(untagged)

Extending LINQ to XML

Anton Minko

0.00/5 (No votes)

8 Sep 2013

Set of extension methods to LINQ to XML

Introduction

Linq to XML is a great and neat API. However, having working with it for quite a while, I have several concerns to it. Let’s consider them and then take a look at what we can do to make this API even better.

Using the code

As an example XML we’ll parse this excerpt from Amazon search response:

<Item>
  <ASIN>059035342X</ASIN>
  <SmallImage>
    <URL>http://ecx.images-amazon.com/images/I/51MU5VilKpL._SL75_.jpg</URL>
    <Height Units="pixels">75</Height>
    <Width Units="pixels">51</Width>
  </SmallImage>
  <ItemAttributes>
    <Author>J.K. Rowling</Author>
    <EAN>9780590353427</EAN>
    <ISBN>0439708184</ISBN>
    <ListPrice>
      <Amount>1099</Amount>
      <CurrencyCode>USD</CurrencyCode>
      <FormattedPrice>$10.99</FormattedPrice>
    </ListPrice>
    <PublicationDate>1999-10-01</PublicationDate>
    <Title>Harry Potter and the
Sorcerer's Stone (Book 1)</Title>
  </ItemAttributes>
</Item>

Parsing XML

If I have XElement variable with XML above, I would like to get its properties in the following way:

var title = item.Element("ItemAttributes").Element("Title").Value;
var imageUrl = new Uri(item.Element("SmallImage").Element("URL").Value);
var imageHeight = (int) item.Element("SmallImage").Element("Height");
var publicationDate = (DateTime) item.Element("ItemAttributes").Element("PublicationDate");

The problem here is that almost all nodes in this response are optional. I can assume that some of them, such as Author and Title, will always be specified for any book. Most of the others are really optional. Some books might not have images, others are out of stock and don’t have price, yet another available only for pre-order and don’t have publication date yet. Another problem is that conversion to value types might not go smooth and you’ll get FormatException with a little information about context of the error.
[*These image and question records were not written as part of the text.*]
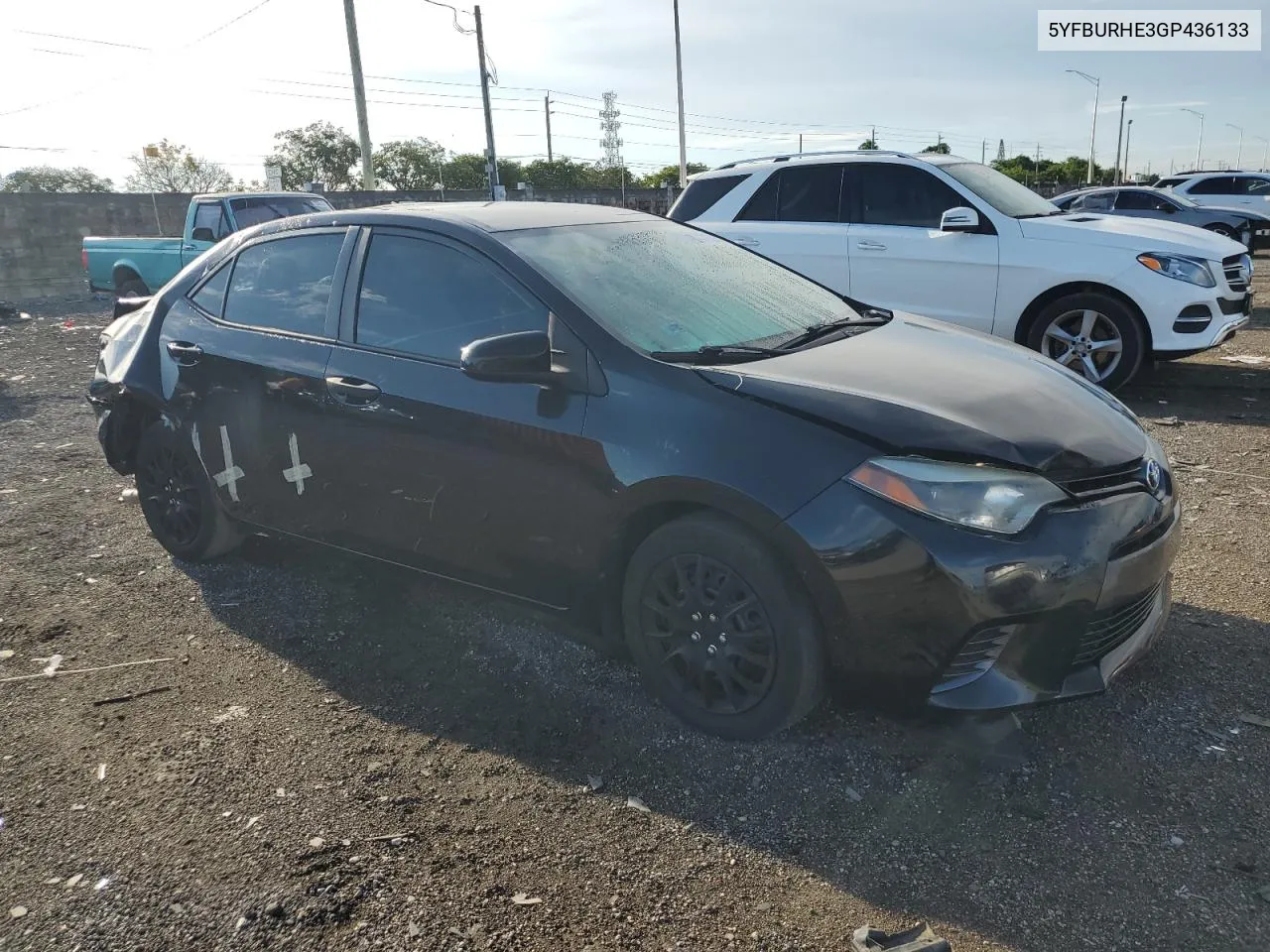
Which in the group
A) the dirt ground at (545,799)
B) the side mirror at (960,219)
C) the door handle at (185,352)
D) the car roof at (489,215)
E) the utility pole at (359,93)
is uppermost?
the utility pole at (359,93)

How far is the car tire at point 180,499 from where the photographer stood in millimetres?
4391

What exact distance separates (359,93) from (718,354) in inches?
1131

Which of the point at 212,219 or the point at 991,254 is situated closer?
the point at 991,254

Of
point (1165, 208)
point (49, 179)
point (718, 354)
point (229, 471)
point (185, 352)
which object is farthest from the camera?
point (49, 179)

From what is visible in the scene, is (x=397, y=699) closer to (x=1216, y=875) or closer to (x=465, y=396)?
(x=465, y=396)

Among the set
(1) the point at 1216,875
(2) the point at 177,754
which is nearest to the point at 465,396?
(2) the point at 177,754

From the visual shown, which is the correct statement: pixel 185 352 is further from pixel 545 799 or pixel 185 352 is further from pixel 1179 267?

So real-life defensive code will look like this:

var smallImageElement = item.Element("SmallImage");
if (smallImageElement != null)
{
    var urlElement = smallImageElement.Element("URL");
    if (urlElement != null && Uri.IsWellFormedUriString(urlElement.Value, UriKind.Absolute))
    {
        var imageUrl = new Uri(urlElement.Value);
    }
}

It’s not nice at all. We can hide it into helper method or property. It is likely that this XML will be hidden into DTO type which will be responsible for XML parsing and it will expose properties for every value. Anyway, I would prefer to not write a lot of such ugly code.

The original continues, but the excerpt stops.